Problems to solve:
a) Answer these questions about the memoir about basketball and running, one answer per line:
(i) What song is blaring from the boom box in the kitchen window?
(ii) Which race was the narrator's first half marathon, and in what year was it run?
(iii) How many full marathons did the narrator run between the Fall of 2012 and the Spring of 2018?
b) From the memoir about basketball and running, extract the stretch from "I went on to" through "no more marathons.", copied word for word.
Text under study: Begin
It’s a hot, muggy, summer day in 1987 in small town America. Tyngsboro, Massachusetts to be exact. My two older brothers are at the top of our long driveway, both covered in sweat, shootin’ hoops as they so often did. The boom box perfectly placed in the kitchen window above blares U2’s “Where The Streets Have No Name” through the screen and out into the still air. I am eight, almost nine years old as I stand watching, quite literally looking up to them both. I remember feeling a sense of awe and wonder at how good they were, hitting one shot after the next. I remember thinking that they never gave up, always practicing and shooting and dribbling and running for hours at a time. This is my first memory of wanting to be like my brothers. I wanted to be an athlete too. I wanted to be someone who pushed, and persisted, and never gave up.

That memory is so engrained in my brain that it has popped up for me countless times over the years and even still now. Whether it was as I prepared for a big game, ran suicides on the field in full, blazing heat, sat in huddles during time outs reviewing plays with my coaches, or while practicing in the driveway myself in the years that followed, that knowing, that drive, that love for sports has always stuck with me. It runs through my veins.

While I played other sports along the way, I grew up on basketball. It was my first love and we lasted for years….and then, I met running.

When I first became a “runner”, I HATED everything about it. Funny thing is, I had been running my entire life, but it was under the disguise of a team sport. So when I somehow found myself wanting to do a 5K, solo, it felt VERY different. It felt like hell on Earth actually. But my inner drive, that competitive nature inside me, my mantra to never give up, kept pushing me out the door day in and day out to train until I felt ready for my first race. That first 5K eventually led me to my first 10K, and in 2010, my first half marathon. It was Boston’s Run To Remember with my friend Liz. The sun was beating down on us. I could feel myself overheating. By mile 5 or 6, I wanted to die. It was absolutely terrible. When I finally managed to finish, I got into my then boyfriends car and said these words: “I will never run another half marathon again.”

LIE.

I went on to run countless races, including seven full marathons between the Fall of 2012 and the Spring of 2018, at which point I told myself, no more marathons.

The jury is still out on that one.
Text under study: End
Data for review: Begin
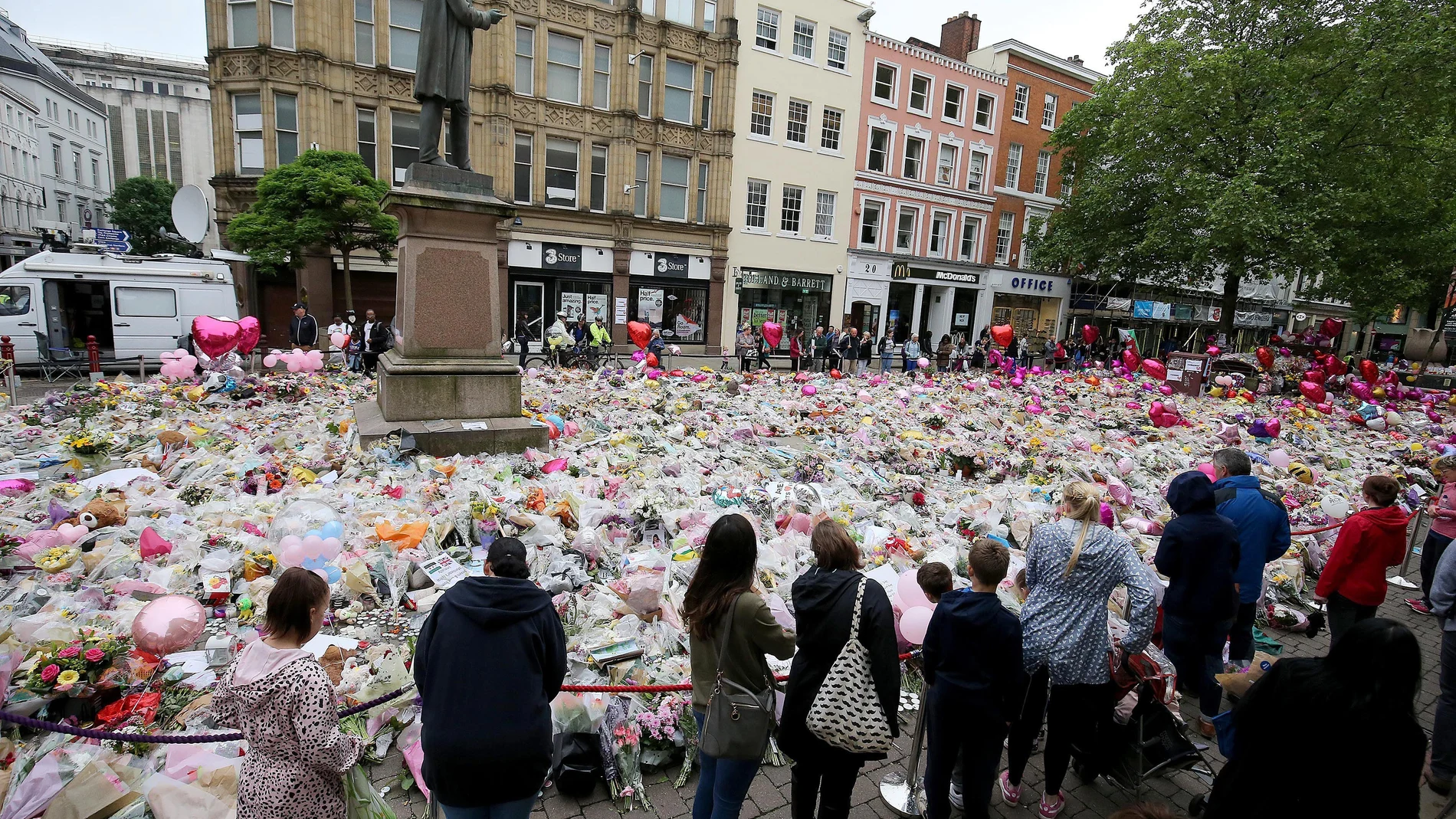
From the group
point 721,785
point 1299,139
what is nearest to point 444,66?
point 721,785

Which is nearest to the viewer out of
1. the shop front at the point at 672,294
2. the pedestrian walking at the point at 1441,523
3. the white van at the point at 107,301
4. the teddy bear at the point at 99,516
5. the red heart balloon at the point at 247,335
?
the pedestrian walking at the point at 1441,523

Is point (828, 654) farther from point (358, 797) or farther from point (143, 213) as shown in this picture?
point (143, 213)

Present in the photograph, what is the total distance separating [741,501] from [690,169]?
21594 mm

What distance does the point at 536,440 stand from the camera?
7.79 meters

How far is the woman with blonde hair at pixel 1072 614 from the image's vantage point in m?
3.15

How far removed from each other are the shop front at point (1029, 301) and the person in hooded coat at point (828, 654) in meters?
32.4

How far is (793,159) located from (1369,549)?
84.2ft

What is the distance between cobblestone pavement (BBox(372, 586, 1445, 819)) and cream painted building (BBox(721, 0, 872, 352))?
→ 78.2 ft

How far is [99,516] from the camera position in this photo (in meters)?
5.30

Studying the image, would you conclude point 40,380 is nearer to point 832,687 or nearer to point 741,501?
point 741,501

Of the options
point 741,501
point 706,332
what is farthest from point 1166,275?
point 741,501

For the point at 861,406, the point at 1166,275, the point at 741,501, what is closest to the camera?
the point at 741,501

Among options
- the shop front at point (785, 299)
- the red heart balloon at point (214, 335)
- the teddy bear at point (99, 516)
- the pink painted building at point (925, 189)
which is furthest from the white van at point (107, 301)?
the pink painted building at point (925, 189)

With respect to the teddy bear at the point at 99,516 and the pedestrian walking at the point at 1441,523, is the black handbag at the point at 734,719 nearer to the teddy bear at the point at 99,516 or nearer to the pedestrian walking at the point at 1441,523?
the pedestrian walking at the point at 1441,523
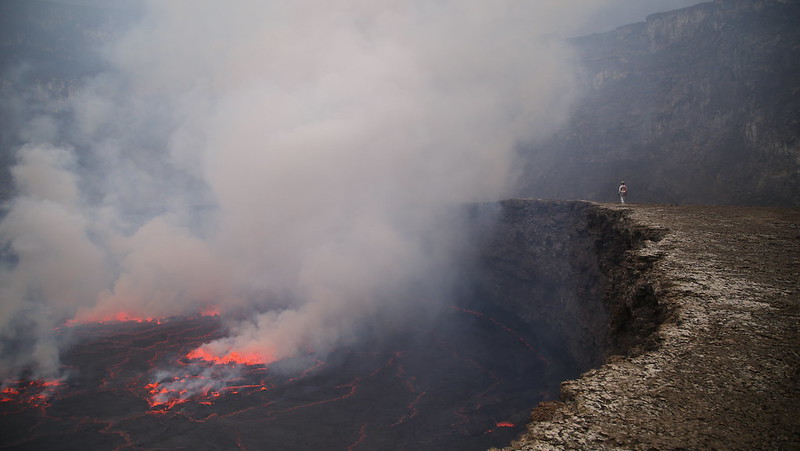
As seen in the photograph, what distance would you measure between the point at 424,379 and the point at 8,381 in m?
27.5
Data for review: End
Task-by-task results:
a)
(i) U2's "Where The Streets Have No Name"
(ii) Boston's Run To Remember, in 2010
(iii) Seven

b)
I went on to run countless races, including seven full marathons between the Fall of 2012 and the Spring of 2018, at which point I told myself, no more marathons.